A ces mots Léa sentit une larme couler le long de son visage.
- Allons, dit doucement Julie, tu es une magnifique jeune fille. Tu manque un peu de couleur dans ta façon de t'habiller certes... Tout ce noir ! Mais tu es tellement belle. Ce sont les autres les monstres.
- Oui, continua Andrew, ta mère a totalement raison.
- Mais pourquoi m'arrive t-il toutes ces choses ? questionna Léa en larmes. Je veux dire que, à cause de moi, les vitres se brisent, j'ai parfois l'impression que les livres que je tiens, pourtant fermement, s'envolent de mes mains et tombent à mes pieds. Je crois aussi voir certains tableaux me parler. Et la nuit, je fais des rêves tellement étranges. Je... Je vois des gens jeter des sorts. Depuis toute petite, ça se passe comme ça.

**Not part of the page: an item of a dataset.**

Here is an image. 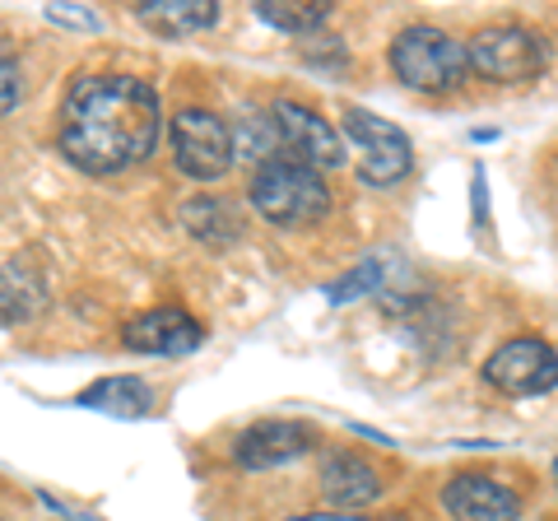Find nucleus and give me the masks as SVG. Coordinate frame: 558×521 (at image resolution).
<instances>
[{"mask_svg":"<svg viewBox=\"0 0 558 521\" xmlns=\"http://www.w3.org/2000/svg\"><path fill=\"white\" fill-rule=\"evenodd\" d=\"M387 275H391V266H387L381 256L359 260V266L349 270V275H340V280L326 284V303H330V307H349V303L368 299V293H377L381 284H387Z\"/></svg>","mask_w":558,"mask_h":521,"instance_id":"6ab92c4d","label":"nucleus"},{"mask_svg":"<svg viewBox=\"0 0 558 521\" xmlns=\"http://www.w3.org/2000/svg\"><path fill=\"white\" fill-rule=\"evenodd\" d=\"M256 20H266L279 33H299V38H312L326 20H330V5H317V0H256Z\"/></svg>","mask_w":558,"mask_h":521,"instance_id":"a211bd4d","label":"nucleus"},{"mask_svg":"<svg viewBox=\"0 0 558 521\" xmlns=\"http://www.w3.org/2000/svg\"><path fill=\"white\" fill-rule=\"evenodd\" d=\"M163 131L159 89L140 75H80L65 89L57 145L89 178L145 163Z\"/></svg>","mask_w":558,"mask_h":521,"instance_id":"f257e3e1","label":"nucleus"},{"mask_svg":"<svg viewBox=\"0 0 558 521\" xmlns=\"http://www.w3.org/2000/svg\"><path fill=\"white\" fill-rule=\"evenodd\" d=\"M121 340H126V350H135V354L182 359L205 344V326L191 317L186 307H149V312H140L135 322H126Z\"/></svg>","mask_w":558,"mask_h":521,"instance_id":"9d476101","label":"nucleus"},{"mask_svg":"<svg viewBox=\"0 0 558 521\" xmlns=\"http://www.w3.org/2000/svg\"><path fill=\"white\" fill-rule=\"evenodd\" d=\"M172 163L186 172L191 182H219L233 168V135L229 121L205 112V108H182L172 117Z\"/></svg>","mask_w":558,"mask_h":521,"instance_id":"423d86ee","label":"nucleus"},{"mask_svg":"<svg viewBox=\"0 0 558 521\" xmlns=\"http://www.w3.org/2000/svg\"><path fill=\"white\" fill-rule=\"evenodd\" d=\"M182 223L191 229V238H201V242H233V238H242L238 205L219 201V196H196L182 210Z\"/></svg>","mask_w":558,"mask_h":521,"instance_id":"dca6fc26","label":"nucleus"},{"mask_svg":"<svg viewBox=\"0 0 558 521\" xmlns=\"http://www.w3.org/2000/svg\"><path fill=\"white\" fill-rule=\"evenodd\" d=\"M270 126H275V141L284 149V159H299L307 168H340L344 163V141L340 131L330 126L322 112H312L307 102L299 98H279L270 108Z\"/></svg>","mask_w":558,"mask_h":521,"instance_id":"6e6552de","label":"nucleus"},{"mask_svg":"<svg viewBox=\"0 0 558 521\" xmlns=\"http://www.w3.org/2000/svg\"><path fill=\"white\" fill-rule=\"evenodd\" d=\"M252 210L275 223V229H307V223H322L330 210V186L322 182L317 168H307L299 159H275L256 163L252 186H247Z\"/></svg>","mask_w":558,"mask_h":521,"instance_id":"f03ea898","label":"nucleus"},{"mask_svg":"<svg viewBox=\"0 0 558 521\" xmlns=\"http://www.w3.org/2000/svg\"><path fill=\"white\" fill-rule=\"evenodd\" d=\"M24 98V71H20V57L10 51V43H0V117H10Z\"/></svg>","mask_w":558,"mask_h":521,"instance_id":"aec40b11","label":"nucleus"},{"mask_svg":"<svg viewBox=\"0 0 558 521\" xmlns=\"http://www.w3.org/2000/svg\"><path fill=\"white\" fill-rule=\"evenodd\" d=\"M340 126H344V141L354 145L359 178L368 186H396V182L410 178L414 145H410V135L400 126H391L387 117H377L368 108H349Z\"/></svg>","mask_w":558,"mask_h":521,"instance_id":"39448f33","label":"nucleus"},{"mask_svg":"<svg viewBox=\"0 0 558 521\" xmlns=\"http://www.w3.org/2000/svg\"><path fill=\"white\" fill-rule=\"evenodd\" d=\"M317 424L307 420H260L238 438L233 461L242 471H275V465H293L307 451H317Z\"/></svg>","mask_w":558,"mask_h":521,"instance_id":"1a4fd4ad","label":"nucleus"},{"mask_svg":"<svg viewBox=\"0 0 558 521\" xmlns=\"http://www.w3.org/2000/svg\"><path fill=\"white\" fill-rule=\"evenodd\" d=\"M470 201H475V229H488V191H484V168H475V186H470Z\"/></svg>","mask_w":558,"mask_h":521,"instance_id":"5701e85b","label":"nucleus"},{"mask_svg":"<svg viewBox=\"0 0 558 521\" xmlns=\"http://www.w3.org/2000/svg\"><path fill=\"white\" fill-rule=\"evenodd\" d=\"M465 57L488 84H526L549 65V38L526 24H488L465 43Z\"/></svg>","mask_w":558,"mask_h":521,"instance_id":"20e7f679","label":"nucleus"},{"mask_svg":"<svg viewBox=\"0 0 558 521\" xmlns=\"http://www.w3.org/2000/svg\"><path fill=\"white\" fill-rule=\"evenodd\" d=\"M47 307V275L28 256L0 266V326H24Z\"/></svg>","mask_w":558,"mask_h":521,"instance_id":"ddd939ff","label":"nucleus"},{"mask_svg":"<svg viewBox=\"0 0 558 521\" xmlns=\"http://www.w3.org/2000/svg\"><path fill=\"white\" fill-rule=\"evenodd\" d=\"M51 24H61V28H84V33H98L102 28V20L94 10H84V5H47L43 10Z\"/></svg>","mask_w":558,"mask_h":521,"instance_id":"412c9836","label":"nucleus"},{"mask_svg":"<svg viewBox=\"0 0 558 521\" xmlns=\"http://www.w3.org/2000/svg\"><path fill=\"white\" fill-rule=\"evenodd\" d=\"M442 508L451 521H521V498L508 484L488 475H457L442 489Z\"/></svg>","mask_w":558,"mask_h":521,"instance_id":"f8f14e48","label":"nucleus"},{"mask_svg":"<svg viewBox=\"0 0 558 521\" xmlns=\"http://www.w3.org/2000/svg\"><path fill=\"white\" fill-rule=\"evenodd\" d=\"M554 475H558V461H554Z\"/></svg>","mask_w":558,"mask_h":521,"instance_id":"393cba45","label":"nucleus"},{"mask_svg":"<svg viewBox=\"0 0 558 521\" xmlns=\"http://www.w3.org/2000/svg\"><path fill=\"white\" fill-rule=\"evenodd\" d=\"M135 20L159 38H196V33L215 28L219 5L215 0H145L135 5Z\"/></svg>","mask_w":558,"mask_h":521,"instance_id":"4468645a","label":"nucleus"},{"mask_svg":"<svg viewBox=\"0 0 558 521\" xmlns=\"http://www.w3.org/2000/svg\"><path fill=\"white\" fill-rule=\"evenodd\" d=\"M391 71L414 94H457L470 80L465 43L433 24H410L391 43Z\"/></svg>","mask_w":558,"mask_h":521,"instance_id":"7ed1b4c3","label":"nucleus"},{"mask_svg":"<svg viewBox=\"0 0 558 521\" xmlns=\"http://www.w3.org/2000/svg\"><path fill=\"white\" fill-rule=\"evenodd\" d=\"M233 135V159H247V163H266L279 154L275 141V126H270V112H256V108H242L238 121L229 126Z\"/></svg>","mask_w":558,"mask_h":521,"instance_id":"f3484780","label":"nucleus"},{"mask_svg":"<svg viewBox=\"0 0 558 521\" xmlns=\"http://www.w3.org/2000/svg\"><path fill=\"white\" fill-rule=\"evenodd\" d=\"M75 405L112 414V420H145L154 410V391H149L145 377H102L75 396Z\"/></svg>","mask_w":558,"mask_h":521,"instance_id":"2eb2a0df","label":"nucleus"},{"mask_svg":"<svg viewBox=\"0 0 558 521\" xmlns=\"http://www.w3.org/2000/svg\"><path fill=\"white\" fill-rule=\"evenodd\" d=\"M289 521H368L359 512H307V517H289Z\"/></svg>","mask_w":558,"mask_h":521,"instance_id":"b1692460","label":"nucleus"},{"mask_svg":"<svg viewBox=\"0 0 558 521\" xmlns=\"http://www.w3.org/2000/svg\"><path fill=\"white\" fill-rule=\"evenodd\" d=\"M317 484H322V498L330 502V512H359L381 498V475L359 451H344V447L322 451Z\"/></svg>","mask_w":558,"mask_h":521,"instance_id":"9b49d317","label":"nucleus"},{"mask_svg":"<svg viewBox=\"0 0 558 521\" xmlns=\"http://www.w3.org/2000/svg\"><path fill=\"white\" fill-rule=\"evenodd\" d=\"M303 57H307L312 65H326V61L344 65V47H340L336 38H317V47H303Z\"/></svg>","mask_w":558,"mask_h":521,"instance_id":"4be33fe9","label":"nucleus"},{"mask_svg":"<svg viewBox=\"0 0 558 521\" xmlns=\"http://www.w3.org/2000/svg\"><path fill=\"white\" fill-rule=\"evenodd\" d=\"M484 381L502 396H517V401L545 396L558 387V350L539 336H517V340L502 344V350L488 354Z\"/></svg>","mask_w":558,"mask_h":521,"instance_id":"0eeeda50","label":"nucleus"}]
</instances>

- Je... Je croyais que ça allait mieux, bredouilla Andrew.
- Non, sanglota Léa, c'est de pire en pire.
Julie et Andrew échangèrent un regard inquiet.
- Ma chérie, moi et ton père devons parler, dit tristement Julie.
- Calme-toi ma chérie, regarde un peu la télé. Distrais-toi un peu, proposa Andrew. Sèche tes larmes.
Julie serra sa fille dans ses bras, un long moment avant de partir. Quand ses deux parents furent sortis, Léa alluma la télévision et commença à regarder une vielle série en noir et blanc, couchée sur son lit.
Elle regarda alors son bureau, tout était encore en pagaille comme d'ordinaire. Pourtant quelque chose attira son attention : un morceau de papier de couleur or qui ne semblait pas être là hier soir.
Elle se leva alors en toute hâte et se décida à l'inspecter de plus prêt.
Elle lut alors très clairement :
"Léa, le secret est dans ton c½ur. Ne refuse pas ce que tu essayes de ne pas voir depuis des années. Le pouvoir est en toi..."
Elle releva la tête, sentant de nouveau les larmes couler le long de ses joues.